Another example is the Prisoner's Dilemma, where two players simultaneously choose either to cooperate for mutual benefit or to defect for personal gain. Researchers found that people tended to defect both when they knew the other player had defected and when they knew the other player had cooperated. Paradoxically, however, participants were more likely to cooperate when the other player’s choice was unknown. In other words, even when people made the same decision under each known state of the world, they often switched to a different decision when the state was unknown.

These examples suggest that when making choices, people’s reasoning often do not follow the principle of consequential reasoning. Their final decision, when any of the possible states of the world could be true, may flip even if they prefer the same choice under each individual state of world.
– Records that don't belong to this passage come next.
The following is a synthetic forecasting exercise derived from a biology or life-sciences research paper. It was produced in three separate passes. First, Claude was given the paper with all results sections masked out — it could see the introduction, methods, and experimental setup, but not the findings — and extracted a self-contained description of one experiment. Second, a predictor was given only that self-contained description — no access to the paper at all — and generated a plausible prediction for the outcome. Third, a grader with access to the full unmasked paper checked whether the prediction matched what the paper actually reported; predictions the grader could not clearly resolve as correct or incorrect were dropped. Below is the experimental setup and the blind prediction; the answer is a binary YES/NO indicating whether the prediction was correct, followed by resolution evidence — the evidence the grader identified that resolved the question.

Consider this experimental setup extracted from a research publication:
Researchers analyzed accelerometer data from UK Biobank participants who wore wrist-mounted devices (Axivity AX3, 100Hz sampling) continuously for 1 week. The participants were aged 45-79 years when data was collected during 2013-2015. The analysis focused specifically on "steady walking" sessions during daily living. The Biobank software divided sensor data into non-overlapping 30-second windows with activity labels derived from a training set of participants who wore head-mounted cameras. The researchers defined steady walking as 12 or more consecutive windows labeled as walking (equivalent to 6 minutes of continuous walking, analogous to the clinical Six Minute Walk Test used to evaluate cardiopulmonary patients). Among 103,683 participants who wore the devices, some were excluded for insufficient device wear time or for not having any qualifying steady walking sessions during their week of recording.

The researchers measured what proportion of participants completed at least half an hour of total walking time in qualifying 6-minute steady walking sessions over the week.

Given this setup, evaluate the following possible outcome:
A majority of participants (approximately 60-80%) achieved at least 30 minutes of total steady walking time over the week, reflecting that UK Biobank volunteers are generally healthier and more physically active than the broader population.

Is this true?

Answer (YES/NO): NO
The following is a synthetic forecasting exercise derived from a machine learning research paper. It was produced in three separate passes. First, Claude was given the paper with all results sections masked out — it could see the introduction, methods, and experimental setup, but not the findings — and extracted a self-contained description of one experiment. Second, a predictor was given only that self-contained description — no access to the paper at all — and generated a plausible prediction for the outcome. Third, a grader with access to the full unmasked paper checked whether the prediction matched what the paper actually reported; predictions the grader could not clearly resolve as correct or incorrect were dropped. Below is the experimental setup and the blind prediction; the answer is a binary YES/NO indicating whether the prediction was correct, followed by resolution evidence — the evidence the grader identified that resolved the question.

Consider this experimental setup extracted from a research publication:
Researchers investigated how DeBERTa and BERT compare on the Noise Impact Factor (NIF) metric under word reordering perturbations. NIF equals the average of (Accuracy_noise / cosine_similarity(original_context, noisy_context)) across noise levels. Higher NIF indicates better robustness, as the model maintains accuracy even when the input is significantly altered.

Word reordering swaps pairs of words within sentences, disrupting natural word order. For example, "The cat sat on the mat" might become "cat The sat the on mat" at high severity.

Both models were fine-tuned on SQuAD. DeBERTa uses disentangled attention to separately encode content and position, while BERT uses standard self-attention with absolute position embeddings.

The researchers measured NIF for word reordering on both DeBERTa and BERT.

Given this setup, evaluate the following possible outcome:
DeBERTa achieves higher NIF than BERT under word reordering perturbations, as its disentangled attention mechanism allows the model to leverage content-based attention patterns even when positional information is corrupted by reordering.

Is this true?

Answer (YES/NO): YES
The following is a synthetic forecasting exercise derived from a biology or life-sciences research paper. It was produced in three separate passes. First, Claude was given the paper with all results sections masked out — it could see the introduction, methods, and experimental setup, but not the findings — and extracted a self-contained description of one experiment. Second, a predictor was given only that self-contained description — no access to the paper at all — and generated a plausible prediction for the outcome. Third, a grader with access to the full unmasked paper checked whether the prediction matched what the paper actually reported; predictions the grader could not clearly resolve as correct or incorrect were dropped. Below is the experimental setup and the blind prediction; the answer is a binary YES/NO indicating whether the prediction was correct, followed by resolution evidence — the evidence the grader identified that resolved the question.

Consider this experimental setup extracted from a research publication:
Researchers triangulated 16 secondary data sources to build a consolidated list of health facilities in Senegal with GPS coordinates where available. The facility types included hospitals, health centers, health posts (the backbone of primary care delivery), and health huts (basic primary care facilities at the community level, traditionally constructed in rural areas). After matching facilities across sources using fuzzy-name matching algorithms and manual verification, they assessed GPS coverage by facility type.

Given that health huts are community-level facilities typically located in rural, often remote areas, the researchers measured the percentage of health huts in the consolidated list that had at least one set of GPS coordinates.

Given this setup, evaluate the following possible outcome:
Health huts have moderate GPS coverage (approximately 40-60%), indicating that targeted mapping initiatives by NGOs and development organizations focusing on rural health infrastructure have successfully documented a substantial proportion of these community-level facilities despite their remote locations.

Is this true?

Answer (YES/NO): NO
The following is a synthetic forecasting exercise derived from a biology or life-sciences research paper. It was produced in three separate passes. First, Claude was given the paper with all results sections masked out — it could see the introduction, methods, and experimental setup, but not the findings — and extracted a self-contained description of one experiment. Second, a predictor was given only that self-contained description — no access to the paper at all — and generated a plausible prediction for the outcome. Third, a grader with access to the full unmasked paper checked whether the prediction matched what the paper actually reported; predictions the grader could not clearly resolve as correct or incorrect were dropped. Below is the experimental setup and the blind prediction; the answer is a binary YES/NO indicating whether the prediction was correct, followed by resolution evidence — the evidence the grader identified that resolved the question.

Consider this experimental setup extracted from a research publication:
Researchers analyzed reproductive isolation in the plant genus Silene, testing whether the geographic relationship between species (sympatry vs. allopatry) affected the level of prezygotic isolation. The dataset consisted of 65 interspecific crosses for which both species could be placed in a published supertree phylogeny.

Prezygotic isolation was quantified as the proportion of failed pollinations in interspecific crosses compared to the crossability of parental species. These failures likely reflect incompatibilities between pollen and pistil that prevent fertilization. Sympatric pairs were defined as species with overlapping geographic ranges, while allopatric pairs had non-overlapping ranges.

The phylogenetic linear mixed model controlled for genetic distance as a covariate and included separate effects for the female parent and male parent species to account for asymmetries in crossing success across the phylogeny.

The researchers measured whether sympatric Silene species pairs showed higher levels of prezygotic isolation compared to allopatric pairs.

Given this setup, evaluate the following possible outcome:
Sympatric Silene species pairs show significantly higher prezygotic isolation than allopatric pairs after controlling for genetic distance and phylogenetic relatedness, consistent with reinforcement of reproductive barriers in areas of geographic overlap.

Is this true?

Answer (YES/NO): NO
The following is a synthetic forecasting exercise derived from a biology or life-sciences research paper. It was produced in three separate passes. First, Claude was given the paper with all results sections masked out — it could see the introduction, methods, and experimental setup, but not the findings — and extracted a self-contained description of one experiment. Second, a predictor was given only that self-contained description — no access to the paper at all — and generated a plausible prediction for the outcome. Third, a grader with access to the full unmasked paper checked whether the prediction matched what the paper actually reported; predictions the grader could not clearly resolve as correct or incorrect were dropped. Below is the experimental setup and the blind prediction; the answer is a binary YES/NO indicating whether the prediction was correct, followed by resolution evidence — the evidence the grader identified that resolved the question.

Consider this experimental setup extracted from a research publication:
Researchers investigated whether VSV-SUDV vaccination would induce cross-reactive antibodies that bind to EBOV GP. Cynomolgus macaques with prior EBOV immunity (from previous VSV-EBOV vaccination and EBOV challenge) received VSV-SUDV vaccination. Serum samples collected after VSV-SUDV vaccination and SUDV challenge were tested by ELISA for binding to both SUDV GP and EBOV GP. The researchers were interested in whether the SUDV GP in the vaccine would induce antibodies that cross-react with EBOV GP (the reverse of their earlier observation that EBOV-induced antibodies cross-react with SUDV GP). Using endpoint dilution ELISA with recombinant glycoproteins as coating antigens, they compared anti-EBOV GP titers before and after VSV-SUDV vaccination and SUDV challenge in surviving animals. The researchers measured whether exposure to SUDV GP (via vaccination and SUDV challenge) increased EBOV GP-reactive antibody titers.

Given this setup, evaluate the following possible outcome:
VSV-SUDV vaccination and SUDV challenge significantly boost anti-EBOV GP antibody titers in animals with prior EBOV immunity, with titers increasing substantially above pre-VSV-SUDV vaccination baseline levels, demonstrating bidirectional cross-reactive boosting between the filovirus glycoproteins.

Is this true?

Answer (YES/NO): NO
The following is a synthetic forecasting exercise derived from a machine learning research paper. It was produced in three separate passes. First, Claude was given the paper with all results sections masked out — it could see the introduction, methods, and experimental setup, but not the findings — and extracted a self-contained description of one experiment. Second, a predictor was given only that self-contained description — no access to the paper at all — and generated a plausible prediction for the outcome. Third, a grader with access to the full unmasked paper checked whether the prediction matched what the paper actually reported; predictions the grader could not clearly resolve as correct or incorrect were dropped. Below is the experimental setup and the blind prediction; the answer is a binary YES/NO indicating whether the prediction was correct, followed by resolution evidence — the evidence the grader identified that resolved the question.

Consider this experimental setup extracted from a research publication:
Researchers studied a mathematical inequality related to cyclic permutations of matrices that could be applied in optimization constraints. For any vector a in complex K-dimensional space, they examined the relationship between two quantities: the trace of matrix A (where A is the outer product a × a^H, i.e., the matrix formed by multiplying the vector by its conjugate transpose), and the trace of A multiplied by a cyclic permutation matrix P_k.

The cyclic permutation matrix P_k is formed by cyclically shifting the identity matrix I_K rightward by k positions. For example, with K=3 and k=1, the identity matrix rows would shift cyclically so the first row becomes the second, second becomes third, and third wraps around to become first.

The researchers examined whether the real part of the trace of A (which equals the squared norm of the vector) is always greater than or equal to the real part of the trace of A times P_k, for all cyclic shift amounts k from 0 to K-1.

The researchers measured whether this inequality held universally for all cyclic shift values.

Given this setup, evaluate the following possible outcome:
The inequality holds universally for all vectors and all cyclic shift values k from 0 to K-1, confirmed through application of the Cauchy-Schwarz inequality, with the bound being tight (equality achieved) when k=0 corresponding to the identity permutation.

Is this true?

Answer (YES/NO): NO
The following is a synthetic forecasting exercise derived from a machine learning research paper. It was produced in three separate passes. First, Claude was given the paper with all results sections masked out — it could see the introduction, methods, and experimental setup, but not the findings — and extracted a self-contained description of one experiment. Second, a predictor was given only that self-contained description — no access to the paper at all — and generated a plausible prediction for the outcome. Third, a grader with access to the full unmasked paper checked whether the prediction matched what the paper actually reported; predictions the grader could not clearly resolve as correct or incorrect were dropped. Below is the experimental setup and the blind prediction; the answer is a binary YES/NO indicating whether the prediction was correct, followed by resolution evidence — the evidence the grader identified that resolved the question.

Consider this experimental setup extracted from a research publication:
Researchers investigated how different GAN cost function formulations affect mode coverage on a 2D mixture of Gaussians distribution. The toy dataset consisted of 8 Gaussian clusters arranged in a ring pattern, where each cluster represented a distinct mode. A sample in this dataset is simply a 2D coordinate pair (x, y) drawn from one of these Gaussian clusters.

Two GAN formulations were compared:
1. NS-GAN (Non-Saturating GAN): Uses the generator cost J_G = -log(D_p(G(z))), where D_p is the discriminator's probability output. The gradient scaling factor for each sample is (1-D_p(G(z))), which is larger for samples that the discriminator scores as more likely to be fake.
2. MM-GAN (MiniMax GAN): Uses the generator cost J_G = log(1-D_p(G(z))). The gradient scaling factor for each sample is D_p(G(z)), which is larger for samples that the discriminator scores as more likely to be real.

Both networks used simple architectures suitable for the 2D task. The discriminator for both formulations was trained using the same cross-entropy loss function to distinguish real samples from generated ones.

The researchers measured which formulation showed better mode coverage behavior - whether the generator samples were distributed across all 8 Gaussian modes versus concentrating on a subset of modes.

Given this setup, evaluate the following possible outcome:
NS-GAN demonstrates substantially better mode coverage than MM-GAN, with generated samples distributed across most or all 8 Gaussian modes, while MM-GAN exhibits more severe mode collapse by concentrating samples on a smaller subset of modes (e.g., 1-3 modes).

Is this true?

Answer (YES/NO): NO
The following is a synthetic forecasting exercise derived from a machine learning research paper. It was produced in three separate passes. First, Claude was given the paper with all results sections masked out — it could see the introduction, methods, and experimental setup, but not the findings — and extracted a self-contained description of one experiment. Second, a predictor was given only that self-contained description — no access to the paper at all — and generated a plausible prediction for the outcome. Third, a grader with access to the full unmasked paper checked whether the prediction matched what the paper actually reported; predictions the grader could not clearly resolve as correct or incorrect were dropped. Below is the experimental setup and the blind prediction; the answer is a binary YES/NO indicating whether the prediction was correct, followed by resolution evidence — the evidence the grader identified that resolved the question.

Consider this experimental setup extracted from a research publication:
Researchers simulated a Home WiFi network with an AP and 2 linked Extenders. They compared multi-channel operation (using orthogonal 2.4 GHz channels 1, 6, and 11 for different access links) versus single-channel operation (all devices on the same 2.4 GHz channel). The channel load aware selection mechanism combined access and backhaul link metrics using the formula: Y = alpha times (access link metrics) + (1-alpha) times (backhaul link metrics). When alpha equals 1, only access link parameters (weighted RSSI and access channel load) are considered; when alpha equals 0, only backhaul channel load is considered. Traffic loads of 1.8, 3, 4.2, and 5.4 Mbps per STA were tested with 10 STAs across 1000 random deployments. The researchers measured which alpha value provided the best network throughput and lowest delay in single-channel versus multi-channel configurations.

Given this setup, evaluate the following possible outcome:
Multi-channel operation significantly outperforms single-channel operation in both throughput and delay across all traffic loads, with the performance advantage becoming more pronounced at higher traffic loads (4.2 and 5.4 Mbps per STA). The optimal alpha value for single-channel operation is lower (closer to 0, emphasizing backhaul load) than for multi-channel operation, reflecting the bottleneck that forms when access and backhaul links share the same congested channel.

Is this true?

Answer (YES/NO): NO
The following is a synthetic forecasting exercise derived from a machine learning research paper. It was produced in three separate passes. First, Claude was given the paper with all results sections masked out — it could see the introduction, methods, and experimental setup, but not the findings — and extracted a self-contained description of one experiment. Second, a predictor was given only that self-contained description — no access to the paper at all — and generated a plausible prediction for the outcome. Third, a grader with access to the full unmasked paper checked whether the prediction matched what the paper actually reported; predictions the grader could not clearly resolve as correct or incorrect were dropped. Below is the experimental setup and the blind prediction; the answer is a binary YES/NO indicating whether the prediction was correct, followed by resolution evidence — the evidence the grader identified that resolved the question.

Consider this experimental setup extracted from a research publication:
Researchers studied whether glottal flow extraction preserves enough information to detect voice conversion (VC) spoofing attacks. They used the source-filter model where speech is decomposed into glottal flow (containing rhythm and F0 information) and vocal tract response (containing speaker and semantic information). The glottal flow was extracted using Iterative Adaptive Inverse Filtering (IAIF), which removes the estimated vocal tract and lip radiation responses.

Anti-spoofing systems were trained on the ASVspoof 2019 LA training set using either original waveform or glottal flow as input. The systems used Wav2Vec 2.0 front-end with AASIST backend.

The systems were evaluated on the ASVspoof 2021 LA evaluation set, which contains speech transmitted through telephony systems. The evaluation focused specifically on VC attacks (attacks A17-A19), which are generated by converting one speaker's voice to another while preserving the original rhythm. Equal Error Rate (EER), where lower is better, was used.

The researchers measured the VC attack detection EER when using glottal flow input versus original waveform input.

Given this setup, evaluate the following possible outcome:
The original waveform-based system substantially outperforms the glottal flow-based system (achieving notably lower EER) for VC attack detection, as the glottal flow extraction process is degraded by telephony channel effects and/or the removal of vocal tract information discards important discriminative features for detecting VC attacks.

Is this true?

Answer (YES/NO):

=== Behavioral economics ===

Here is a simple probability decision tree diagram that simulates how people should think through all possible states of the world using consequential reasoning.

Related to the non-consequential reasoning concept, contingent reasoning in the economics literature describes a cognitive process in which people think through how an event would unfold depending on which state of the world turns out to be true. Contingent reasoning involves considering alternative possible scenarios (or contingencies) and inferring what would follow under each possibility. This “if–then” reasoning process aligns with the concept of conditional probability—that is, conditional on certain event being true, people then reason about the outcome of such case (in other words, what would happen following this certain event).

However, people do not always engage in contingent reasoning fully or accurately. One reason why accurate contingent reasoning is difficult is the presence of uncertainty during the reasoning process. When multiple possible states of the world need to be considered, the number of factors to account for increases. This makes the overall reasoning process more challenging.

== Consequences ==
Engaging in non-consequential reasoning can, in turn, lead to biases and mistakes in decision-making. When people fail to account for the consequences of possible states of the world, they may rely on incomplete or misleading information, resulting in judgments that are inconsistent or suboptimal.

=== Choice inconsistency ===
As the examples indicated earlier, when making choices, people often follow a non-consequential reasoning process, which can result in inconsistent decisions. Even when people prefer the same option under each possible state of the world, they sometimes make a different choice when it is could be any of those states being true. Such inconsistency is not normatively reasonable and violates Savage’s sure-thing principle, as rational decision-making should integrate the consequences of all possible states and yield the same overall decision if the preferred option remains consistent across them.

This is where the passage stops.